Did someone see a Turtle?

Destination: Fiji Bligh Waters
Trip Date: Feb 29th - Mar 9th, 2020 - Comments
Author: Jemma & Scott
Welcome Back: Janet C, Doug, Lillian (all from the previous trip), Kathleen, Mary, Michael, Janet M, Leslie & Steve
Congratulations: Leslie on reaching 300 dives, Mary 1100 dives and Lillian 5000 plus dives !

From the start we knew this would be a fun charter as we welcomed a group of long time friends, plus some new, to enjoy the next ten days island hopping around Fiji and diving the best of the best on the NAI’A.

Photo By: Jen Zintel

Photo By: Jen Zintel

Photo By: Deb Gammon

Photo By: Deb Gammon

Photo By: Mike Zinel

Photo By: Mike Zinel

Photo By: Doug Camp

Photo By: Doug Camp

Photo by: Doug Camp

Photo by: Doug Camp

After our check out dive at Samu Reef to get everyone comfortable with their weighting and skiff diving procedures we headed out to the area of Vuya for our first full day of diving.

First up Humann Nature and Cat’s Meow. At Cat’s Meow we found our pair of pontoh’s pygmy seahorses and a relatively cooperative NAI’A pipefish! At Humann Nature we found a cluster of white spotted groupers, moray eel and varying sizes of blue dragon nudibranchs (or Chinese dragons according to Leslie)! The top reef was as stunning as ever with clouds of anthias aggregating in anticipation of the current to start running!

It is fantastic to have return guests on-board as you find out all kinds of history. Thank you Kathleen for sharing your dive log from 1999 where you were on the dive at the pinnacle with Paul Humann and described his reaction to the site which led to renaming it Humann Nature! Also the old photos of the NAI’A with Cat and Rob in action!

That afternoon we moved across to the UndeNAI’Able region and dived the Pinnacle and the Main Reef. Sooooo many nudis at the Pinnacle…flabellinas, lined nembrothas, chormodoris lochi, phyllidia, gloomy tambja and blue dragons, and beautiful swim throughs with coralgobies and blennies in the pocillopora corals on the top!

****************

### OBJECTIVE 1:
In the dive trip report, at which reef was the check out dive held?
### OBJECTIVE 2:
Reproduce the part of the dive trip report that opens with the words containing "Destination: Fiji Bligh" and closes with "on the NAI’A.".
### OBJECTIVE 3:
Write the next part of the dive trip report, picking up after its last sentence.

### EXTRACTED RECORDS:
****************

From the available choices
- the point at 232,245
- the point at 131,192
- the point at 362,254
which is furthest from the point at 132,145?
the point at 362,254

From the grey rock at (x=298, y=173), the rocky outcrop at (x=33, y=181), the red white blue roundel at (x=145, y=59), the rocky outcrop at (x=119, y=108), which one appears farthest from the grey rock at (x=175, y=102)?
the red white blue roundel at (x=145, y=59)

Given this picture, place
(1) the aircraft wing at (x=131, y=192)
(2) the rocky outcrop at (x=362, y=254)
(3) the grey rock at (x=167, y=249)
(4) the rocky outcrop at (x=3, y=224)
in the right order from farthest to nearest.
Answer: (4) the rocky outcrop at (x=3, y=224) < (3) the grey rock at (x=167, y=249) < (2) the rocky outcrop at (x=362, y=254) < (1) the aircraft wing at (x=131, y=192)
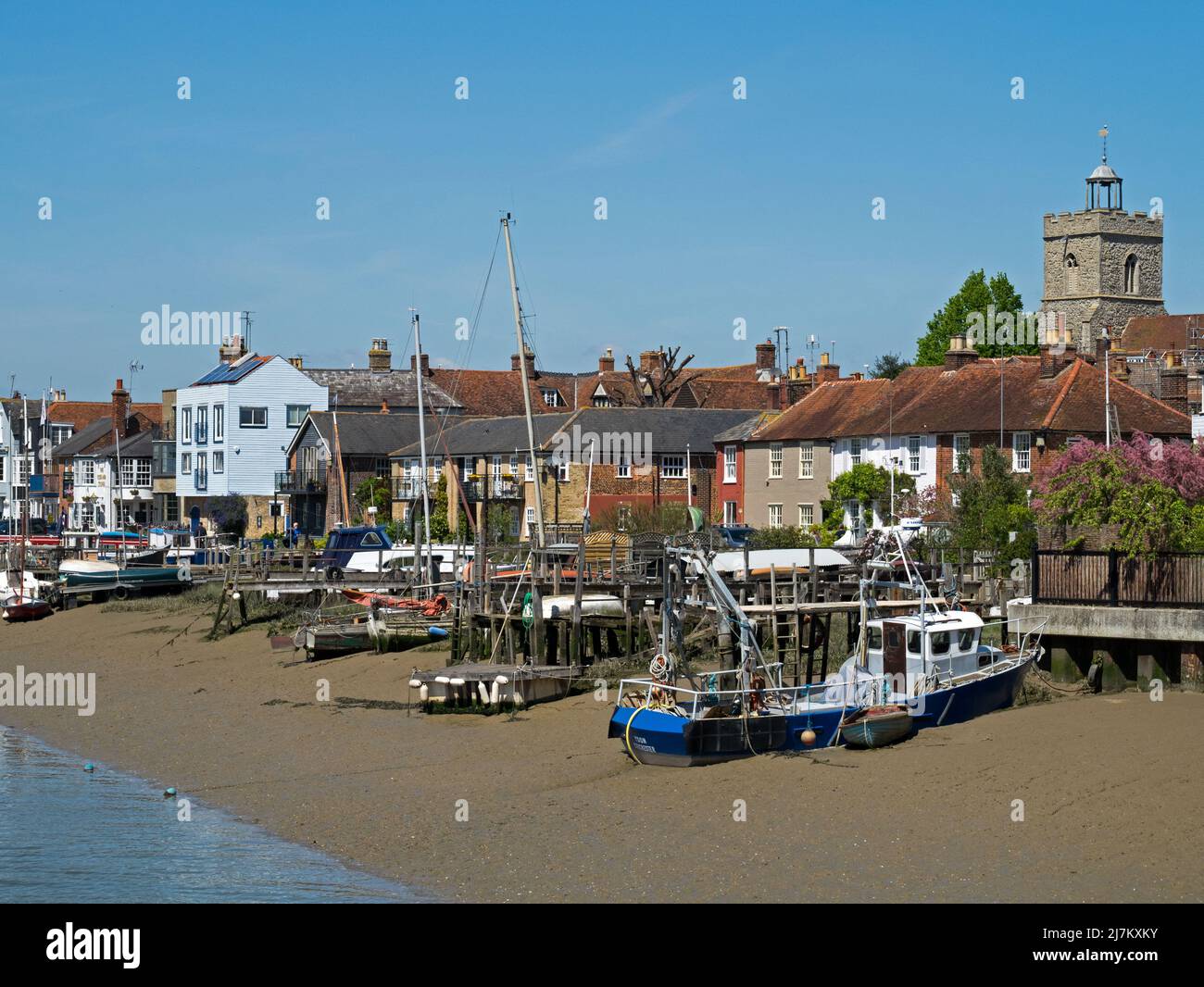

****************

### EXERCISE RESPONSE 1:
Samu Reef.

### EXERCISE RESPONSE 2:
Destination: Fiji Bligh Waters
Trip Date: Feb 29th - Mar 9th, 2020 - Comments
Author: Jemma & Scott
Welcome Back: Janet C, Doug, Lillian (all from the previous trip), Kathleen, Mary, Michael, Janet M, Leslie & Steve
Congratulations: Leslie on reaching 300 dives, Mary 1100 dives and Lillian 5000 plus dives !

From the start we knew this would be a fun charter as we welcomed a group of long time friends, plus some new, to enjoy the next ten days island hopping around Fiji and diving the best of the best on the NAI’A.

### EXERCISE RESPONSE 3:
Photos By : Jen Zintel

Great conditions over on the Main Reef meant we were able to really explore the sea fan and soft coral fringed cut throughs and reef with Big Mo finding all kinds of critters. That evening Scott took a group for the night dive at the Main Reef and they actually saw an alien! Ok so a HUGE blunt end sea hare moving along the sand like jelly!

After a restful night at anchor we moved across to Vatu-i-ra to spend the next day diving in this beautiful marine protected area.

At Coral Corner the soft coral covering the wall was pumped up and Big Mo spied a hairy ghost pipefish moving along the sand. Out in the blue there were big spanish mackerel, sharks and barracuda. 

Mellow yellow was true to its name blooming with the beautiful yellow dendronepthya soft corals and golden damsels everywhere, with thousands of anthias, fusiliers and damsels.

That afternoon one skiff headed to Whole Shebang and swam in and out and around the hard coral garden swim throughs, and the other skiff went to Howards Diner for a nice sheltered dive. Those that wanted to join for a fourth dive went back to hang out at Mellow Yellow…this is where Kathleen perfected her upside down videography and sideways bubble effect…quite a skill to master!

The next day we hit the seamounts, diving along the deep rainbow reef wall at Mt Mutiny, shallowing up to the beautiful hard coral garden on the top of the seamound. We had sharks, turtle flybys and blue dragons!

At E6 the Lucky Lefty skiff were treated to an unimaginable amazing dive at the cathedral!!! In Mike H’s words it was UNBELIEVABLE. Whilst Mighty Righty skiff, enjoyed the formations and swim throughs of the cave even spotting a ghost pipefish at one of the entrances. At the end Jennifer and Mike Z were completely surrounded by what seemed to be a thousand barracudas during their safety stop…sweet photo Jen!

Photo By: Jen Zintel 

We headed back to Vatu for the afternoon and back to Coral Corner (where Karen and Ken found the most beautiful black and gold sapsuckling slug) and Howards Diner and a night dive at Alacrity which turned out to be ghost pipefish central with all sorts of different species from hairy, to robust to ornate! There was also an afternoon of some serious UNO with Jennifer, Debs, Jay and myself!

After a nice smooth crossing we awoke the next day in Namena and this beautiful marine protected area did not disappoint with fantastic conditions and great visibility.

At Tetons 1 we found the super shy NAI’A pipefish (thank god Leslie and Mary saw it too so they know I’m not making it up!) and had our routine manicure from the cleaner shrimps! The pinnacle was raining anthias, fusiliers, unicornfish and surgeons and our flame hawkfish buddy was at home in his pocillopora home. Tetons 3 was just as lively with the pair of ribbon eels at the bottom and a huge diversity of marine life on the top of the pinnacle.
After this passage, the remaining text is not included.